> _Task objective_: Please write out all of the data below word for word, leaving out the pictures.

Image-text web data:
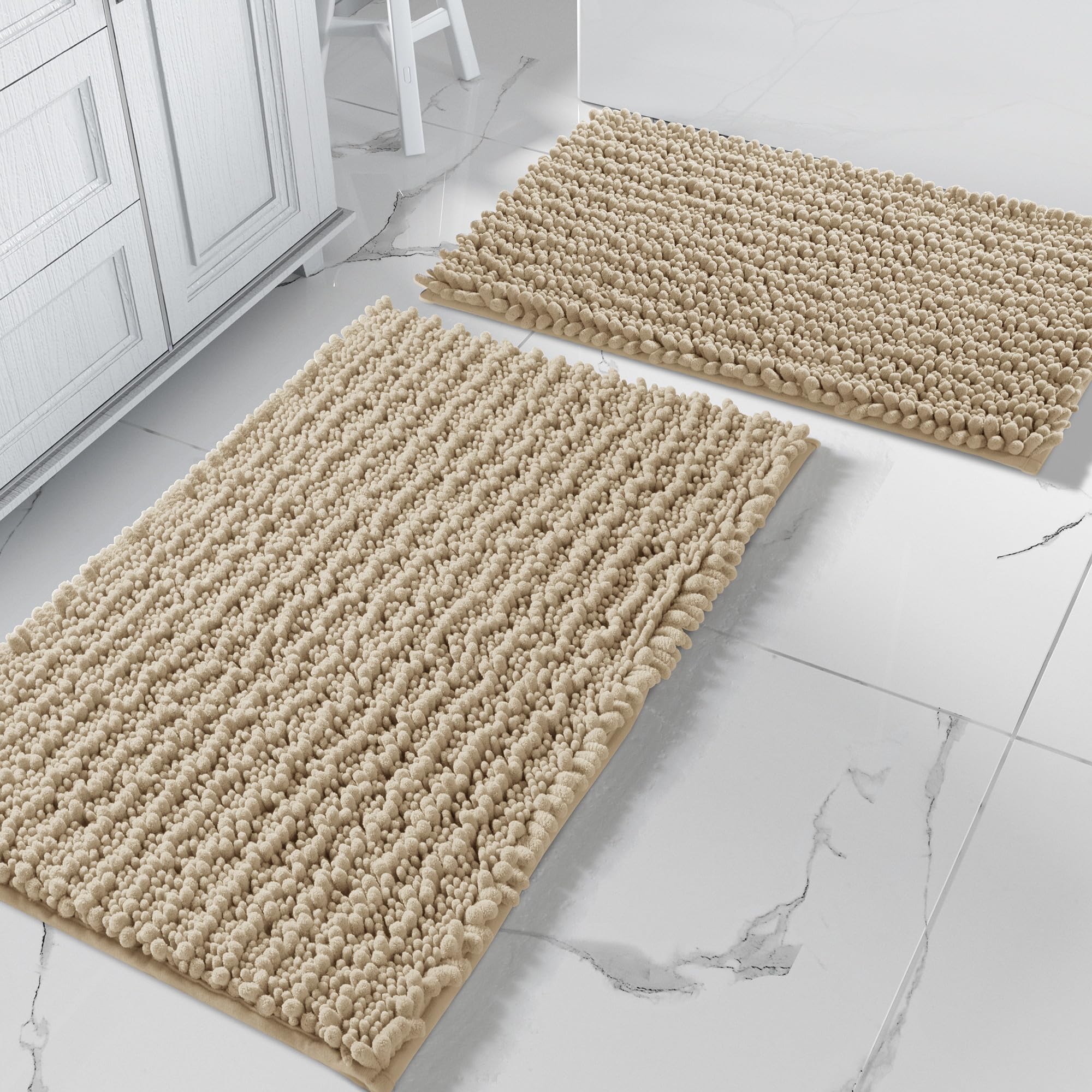 Yimobra Bathroom Rugs Sets 2 Piece - Quick Dry Extra Thick Luxury Chenille Bath Mat, Non Slip Super Absorbent for Tub Shower Sink, Machine Washable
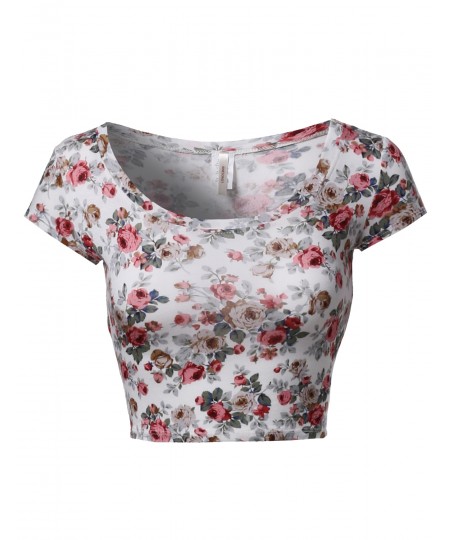 Women's Floral Prints Lightweight Cap Sleeve Crop Top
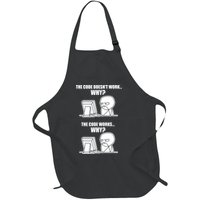 Funny Programmer Code Works Why Meme Tee Full-Length Apron With Pockets
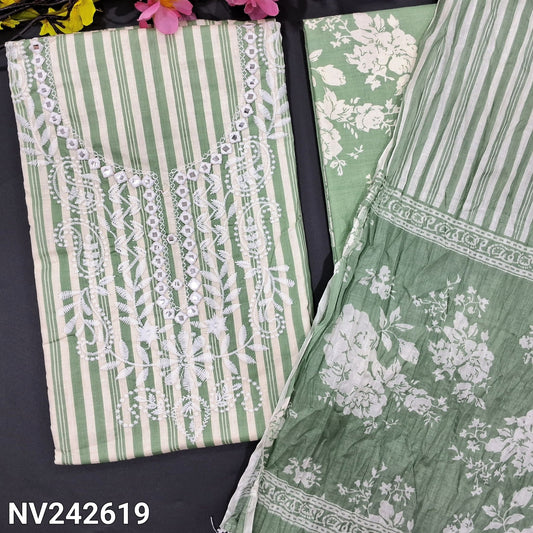 CODE NV242619 : Light green vertical printed soft cotton unstitched salwar material, embroidered &foil work on yoke(lining needed)floral printed cotton bottom, crinkled soft pure cotton dupatta with lace tapings.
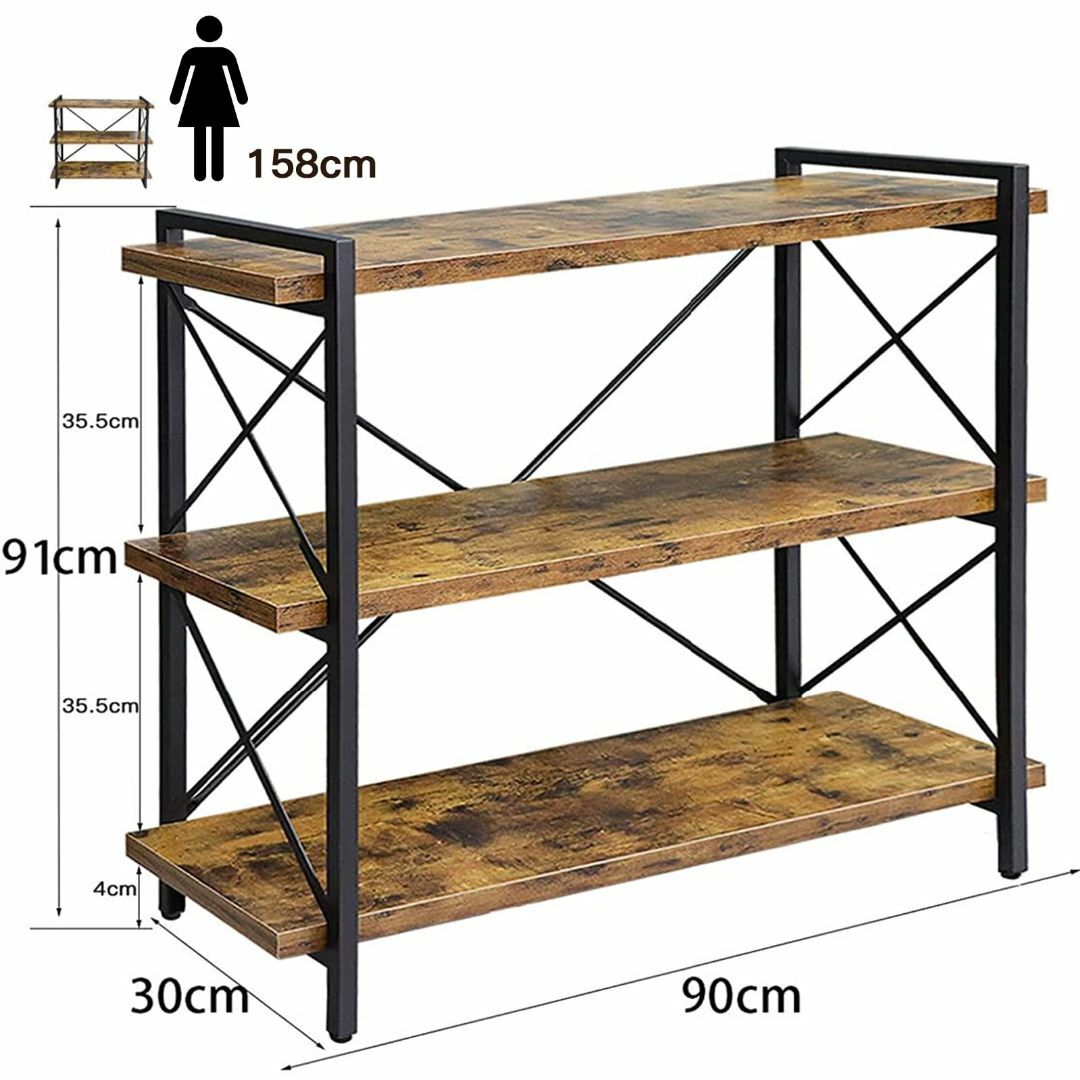 【サイズ:幅91cm3段_色:ブラウン】棚 ラック 収納 棚 おしゃれ オープン 2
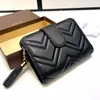 Diseñador Mujeres Amor Bordado Marmont Cartera corta Italia Marca de lujo Piel de oveja Borlas de cuero Monedero Titular de la tarjeta Bolsa Lady 3 Monederos plegables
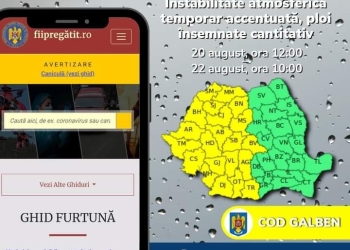 UPDATE. Galbenul devine portocaliu! Vin furtuni în vest. Cod galben de vreme rea emis de meteorologi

> _Exercise result_:
 Yimobra Bathroom Rugs Sets 2 Piece - Quick Dry Extra Thick Luxury Chenille Bath Mat, Non Slip Super Absorbent for Tub Shower Sink, Machine Washable
 Women's Floral Prints Lightweight Cap Sleeve Crop Top
 Funny Programmer Code Works Why Meme Tee Full-Length Apron With Pockets
 CODE NV242619 : Light green vertical printed soft cotton unstitched salwar material, embroidered &foil work on yoke(lining needed)floral printed cotton bottom, crinkled soft pure cotton dupatta with lace tapings.
 【サイズ:幅91cm3段_色:ブラウン】棚 ラック 収納 棚 おしゃれ オープン 2
 Diseñador Mujeres Amor Bordado Marmont Cartera corta Italia Marca de lujo Piel de oveja Borlas de cuero Monedero Titular de la tarjeta Bolsa Lady 3 Monederos plegables
 UPDATE. Galbenul devine portocaliu! Vin furtuni în vest. Cod galben de vreme rea emis de meteorologi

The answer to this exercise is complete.